PARTS OF THE EXERCISE –
**A)** According to the forum thread on unpaid service charges, within how many days of a demand being served must the service charges be paid under the lease?
**B)** Reproduce the part of the forum thread on unpaid service charges starting with "Or do I need" and going on through "always then paid.".
**C)** List the statutory pre-conditions to serving a section 146 notice that the forum thread on unpaid service charges attributes to Section 168 of the 2002 Act.

TEXT SECTION –

==*==

Unpaid Service charges, ccj, forfeiture

Collapse
X
 
  • Filter
  • Time
  • Show
Clear All
new posts

    Unpaid Service charges, ccj, forfeiture

    Hi all,
    ​​​​​​so we have a fairly old lease, where the service charges are paid on demand after the expense occurred within 21days of demand served.

    So far, we had one service charge invoice with ccj recorded and unpaid by the leaseholder. Amount under £350.

    Additionally we have another claim which is not being defended and we could ask for default ccj - amount is more than £350.

    However:

    Section 168 of the Common hold and Leasehold Reform Act (the 2002 Act) imposes various statutory pre-conditions to serving a section 146 notice:

    -The complained of breach has been finally determined by the FTT; or -The tenant has admitted to the breach; or -The breach has been the subject of a determination by a court, or an arbitral tribunal in proceedings pursuant to a post dispute arbitration agreement.

    at the same time, there is

    A default judgment for unpaid service charges is a final determination for the purposes of section 81 of the Housing Act 1996 (ie a landlord's right of re-entry or forfeiture for failure to pay service charges) and, where a default judgment is entered, the issue is to be treated as having been determined between the parties to that judgment

    So my question is - can I apply for default ccj and once it's granted - could I instruct the solicitor to start forfeiture?


    Or do I need to ask for the hearing to take place and then once the Judgement is granted instruct solicitors re forfeiture?

    Property mortgaged but so far our letters to the mortgagee went unanswered.

    Thank you all!

    #2
    My understanding is a default CCJ doesn't qualify as a court ruling under the act however I have issued S146 notices several times with just a default CCJ and mortgagees have always then paid.

==*==

COLLECTED DATA –
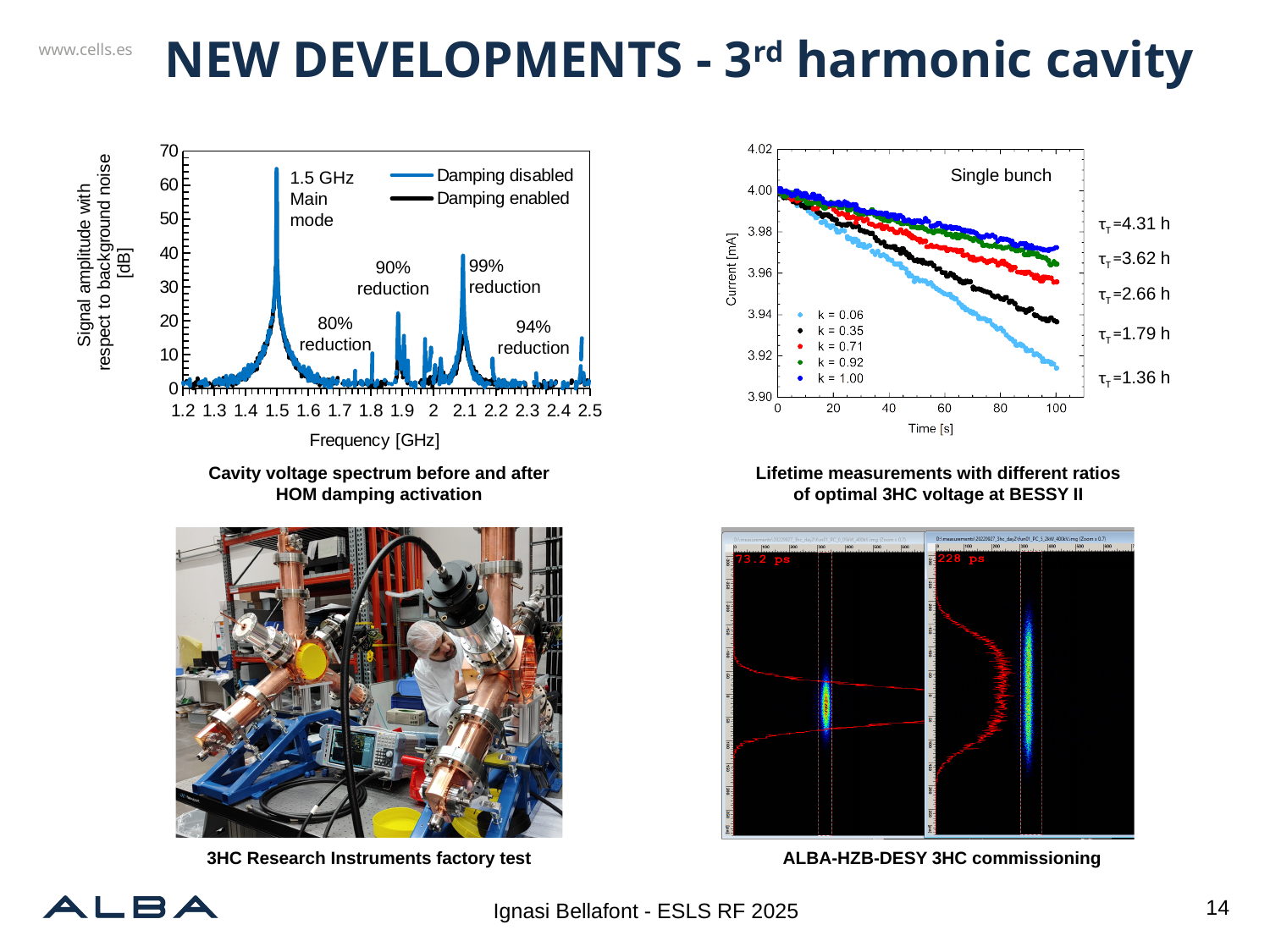
In the 'Lifetime measurements with different ratios of optimal 3HC voltage at BESSY II' chart, how many k values does the legend list? 5 In the 'Cavity voltage spectrum before and after HOM damping activation' chart, what are the two legend entries? Damping disabled, Damping enabled In the 'Cavity voltage spectrum before and after HOM damping activation' chart, what is the largest reduction percentage annotated? 99% In the 'Lifetime measurements with different ratios of optimal 3HC voltage at BESSY II' chart, what is the longest lifetime shown? 4.31 h In the 'Lifetime measurements with different ratios of optimal 3HC voltage at BESSY II' chart, what is the shortest lifetime shown? 1.36 h In the 'Cavity voltage spectrum before and after HOM damping activation' chart, what is the label of the x axis? Frequency [GHz] In the 'Cavity voltage spectrum before and after HOM damping activation' chart, is the peak of the main mode at 1.5 GHz greater or less than 60 dB? greater In the 'Lifetime measurements with different ratios of optimal 3HC voltage at BESSY II' chart, does the current rise or fall as time increases? fall In the 'Cavity voltage spectrum before and after HOM damping activation' chart, how many series does the legend list? 2 In the 'Cavity voltage spectrum before and after HOM damping activation' chart, at what frequency is the main mode annotated? 1.5 GHz In the 'Cavity voltage spectrum before and after HOM damping activation' chart, what is the smallest reduction percentage annotated? 80% In the 'Lifetime measurements with different ratios of optimal 3HC voltage at BESSY II' chart, what is the difference between the longest and shortest lifetimes shown? 2.95 h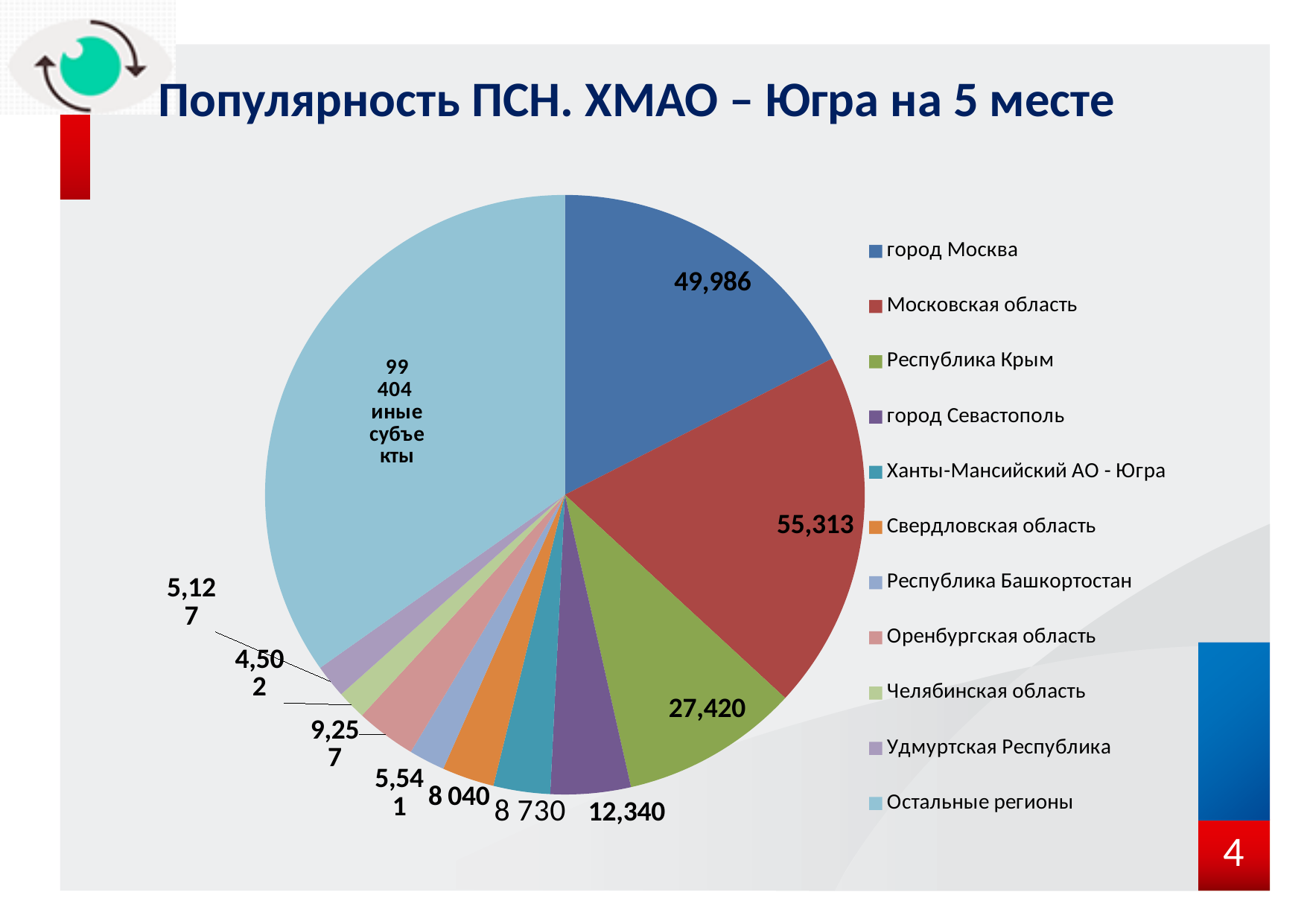
How many entries does the legend of the pie chart list? 11 What is the value shown for город Москва? 49,986 What is the value shown for Республика Крым? 27,420 What is the title of the slide? Популярность ПСН. ХМАО – Югра на 5 месте What is the value shown for город Севастополь? 12,340 What is the value shown for Московская область? 55,313 What is the difference between the values for Московская область and город Москва? 5,327 Which is larger, the value for Республика Крым or for город Севастополь? Республика Крым What kind of chart is shown on the slide? Pie chart What is the value shown for Остальные регионы (иные субъекты)? 99 404 Which legend category has the largest slice of the pie? Остальные регионы Which is larger, the value for город Москва or for Московская область? Московская область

==*==

ANSWERS BY TASK –
**A)** Within 21 days of the demand being served.

**B)**
Or do I need to ask for the hearing to take place and then once the Judgement is granted instruct solicitors re forfeiture?

    Property mortgaged but so far our letters to the mortgagee went unanswered.

    Thank you all!

    #2
    My understanding is a default CCJ doesn't qualify as a court ruling under the act however I have issued S146 notices several times with just a default CCJ and mortgagees have always then paid.

**C)**
- The complained of breach has been finally determined by the FTT.
- The tenant has admitted to the breach.
- The breach has been the subject of a determination by a court, or an arbitral tribunal in proceedings pursuant to a post dispute arbitration agreement.